The Disability Support Pension (DSP) payment in Australia is calculated using a combination of income and assets tests. The key factors considered in the calculation are:
Income Test: The income test assesses the amount of income the applicant receives from various sources, such as employment, investments, and other government benefits. The income test includes both assessable income and deemed income from financial assets. The higher the individual’s income, the lower the DSP payment may be.
Assets Test: The assets test takes into account the value of the applicant’s assets, such as property, savings, investments, and other assets. The assets test considers both the individual’s and their partner’s assets, if applicable.
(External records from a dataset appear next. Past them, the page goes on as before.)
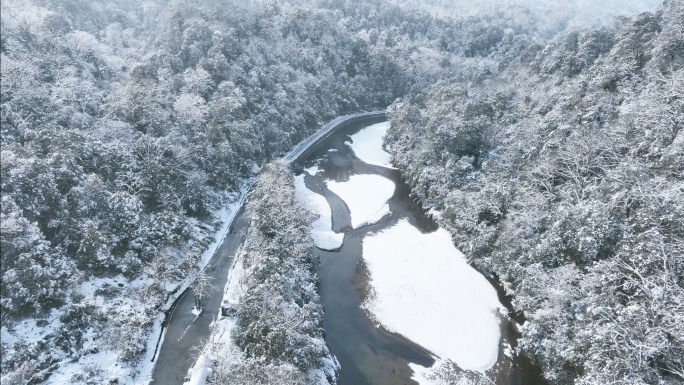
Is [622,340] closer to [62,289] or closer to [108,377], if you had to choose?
[108,377]

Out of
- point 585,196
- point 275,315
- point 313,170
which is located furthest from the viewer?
point 313,170

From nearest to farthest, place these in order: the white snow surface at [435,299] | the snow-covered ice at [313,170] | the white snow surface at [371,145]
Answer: the white snow surface at [435,299] < the snow-covered ice at [313,170] < the white snow surface at [371,145]

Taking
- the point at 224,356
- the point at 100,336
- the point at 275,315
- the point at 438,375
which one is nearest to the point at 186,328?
the point at 100,336

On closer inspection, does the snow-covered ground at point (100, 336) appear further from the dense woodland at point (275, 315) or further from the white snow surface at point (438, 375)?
the white snow surface at point (438, 375)

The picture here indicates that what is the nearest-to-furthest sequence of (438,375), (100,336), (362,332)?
(100,336) → (438,375) → (362,332)

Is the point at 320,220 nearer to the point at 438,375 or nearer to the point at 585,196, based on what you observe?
the point at 438,375

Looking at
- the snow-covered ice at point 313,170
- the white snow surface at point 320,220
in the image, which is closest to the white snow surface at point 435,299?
the white snow surface at point 320,220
The higher the value of assets, the lower the DSP payment may be.
Maximum Payment Rate: The maximum basic rate of DSP serves as the starting point for the calculation. The individual’s actual DSP payment may be reduced based on their income and assets, subject to the income and assets test thresholds.
The income and assets test thresholds and rates can change over time and are subject to periodic adjustments by the government. It’s important to note that other factors, such as age, relationship status, and additional supplements or allowances, may also impact the final DSP payment calculation.
To get an accurate calculation of your specific DSP entitlement, it is recommended to contact the Department of Human Services or visit their official website and use their online calculators or speak to a representative who can provide personalized guidance based on your individual circumstances.